The Basque Country occupies the Atlantic coast of northern Spain, bounded by the Pyrenees to the east and France beyond. It comprises three provinces: Guipuzcoa (home to San Sebastian), Vizcaya (containing Bilbao), and Alava (the inland region of wine and agriculture).

Rocky cliffs drop to fishing villages. Verdant valleys shelter vineyards. The climate is maritime, which means regular rain, lush vegetation, and an abundance of quality ingredients.

Culturally, the Basque Country operates under different rules from the rest of Spain. Euskera, the Basque language, is spoken alongside Spanish and has no connection to Romance languages. The Basques have maintained distinct traditions, a fierce regional identity, and a reputation for independence that borders on legendary.

San Sebastian

San Sebastian is a beautiful city in the conventional sense. Belle epoque architecture lines avenues that slope toward La Concha beach, a crescent of sand framed by hills that rise like protective arms around the bay. The old town occupies narrow streets where buildings lean toward each other and the smell of cooking escapes every doorway.

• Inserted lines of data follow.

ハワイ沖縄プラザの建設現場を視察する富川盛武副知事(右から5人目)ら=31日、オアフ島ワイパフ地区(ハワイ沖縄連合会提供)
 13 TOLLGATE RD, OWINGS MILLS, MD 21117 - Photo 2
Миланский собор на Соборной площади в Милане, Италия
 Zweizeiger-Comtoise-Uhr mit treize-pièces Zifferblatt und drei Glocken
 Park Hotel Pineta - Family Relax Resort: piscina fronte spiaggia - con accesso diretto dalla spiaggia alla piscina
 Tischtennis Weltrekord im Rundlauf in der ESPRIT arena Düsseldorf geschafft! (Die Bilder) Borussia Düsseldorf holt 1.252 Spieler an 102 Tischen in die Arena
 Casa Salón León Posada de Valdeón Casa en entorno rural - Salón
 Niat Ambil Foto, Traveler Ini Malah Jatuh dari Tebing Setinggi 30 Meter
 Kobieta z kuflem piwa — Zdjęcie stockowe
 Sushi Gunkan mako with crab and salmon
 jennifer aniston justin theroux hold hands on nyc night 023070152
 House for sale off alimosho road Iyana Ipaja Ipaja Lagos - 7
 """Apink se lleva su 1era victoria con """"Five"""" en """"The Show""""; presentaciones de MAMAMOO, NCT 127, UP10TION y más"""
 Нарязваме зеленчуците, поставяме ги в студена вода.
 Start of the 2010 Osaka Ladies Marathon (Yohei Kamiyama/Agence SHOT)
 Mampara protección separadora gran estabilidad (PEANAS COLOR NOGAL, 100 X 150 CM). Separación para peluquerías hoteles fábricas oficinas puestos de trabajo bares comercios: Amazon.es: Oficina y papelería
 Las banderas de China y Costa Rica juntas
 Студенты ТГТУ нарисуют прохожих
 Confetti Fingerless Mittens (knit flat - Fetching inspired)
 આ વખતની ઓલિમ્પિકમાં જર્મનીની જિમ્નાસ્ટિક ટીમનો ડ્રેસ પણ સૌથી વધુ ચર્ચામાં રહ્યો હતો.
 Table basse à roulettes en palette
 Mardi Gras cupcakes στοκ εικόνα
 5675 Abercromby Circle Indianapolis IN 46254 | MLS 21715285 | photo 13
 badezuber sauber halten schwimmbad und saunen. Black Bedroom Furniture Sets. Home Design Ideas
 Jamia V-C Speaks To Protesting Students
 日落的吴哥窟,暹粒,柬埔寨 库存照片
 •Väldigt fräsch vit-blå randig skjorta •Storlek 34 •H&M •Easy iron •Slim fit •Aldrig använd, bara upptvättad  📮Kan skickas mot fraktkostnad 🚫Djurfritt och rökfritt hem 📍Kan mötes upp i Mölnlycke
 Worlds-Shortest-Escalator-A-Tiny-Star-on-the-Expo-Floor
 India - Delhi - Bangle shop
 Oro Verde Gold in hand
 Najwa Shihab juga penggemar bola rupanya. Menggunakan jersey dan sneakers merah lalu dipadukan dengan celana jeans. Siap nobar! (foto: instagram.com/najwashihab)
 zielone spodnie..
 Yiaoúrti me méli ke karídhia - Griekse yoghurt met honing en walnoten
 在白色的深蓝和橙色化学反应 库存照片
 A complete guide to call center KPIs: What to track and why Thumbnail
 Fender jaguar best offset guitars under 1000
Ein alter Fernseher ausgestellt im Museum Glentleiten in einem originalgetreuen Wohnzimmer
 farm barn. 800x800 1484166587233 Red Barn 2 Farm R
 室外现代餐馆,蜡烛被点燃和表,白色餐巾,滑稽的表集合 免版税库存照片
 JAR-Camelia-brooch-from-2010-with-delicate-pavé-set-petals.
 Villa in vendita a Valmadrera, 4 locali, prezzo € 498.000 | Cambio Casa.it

But San Sebastian’s real character exists in its restaurants and bars.

The city contains 21 Michelin-starred establishments across 12 restaurants, more per capita than Manhattan, Paris, or any major food city you can name. Three restaurants hold three stars. Arzak, run by Elena and her father Juan Mari, represents the foundation of modern Basque cuisine. The kitchen approaches tradition not as constraint but as starting point, recombining classic techniques and ingredients with contemporary refinement. Martin Berasategui operates at the intersection of accessibility and ambition, his dishes employing innovative techniques that never overpower the primary ingredient. Akelarre sits high on Monte Igueldo, where Pedro Subijana balances classicism with creative edge, and the views across the bay and countryside provide counterpoint to the food.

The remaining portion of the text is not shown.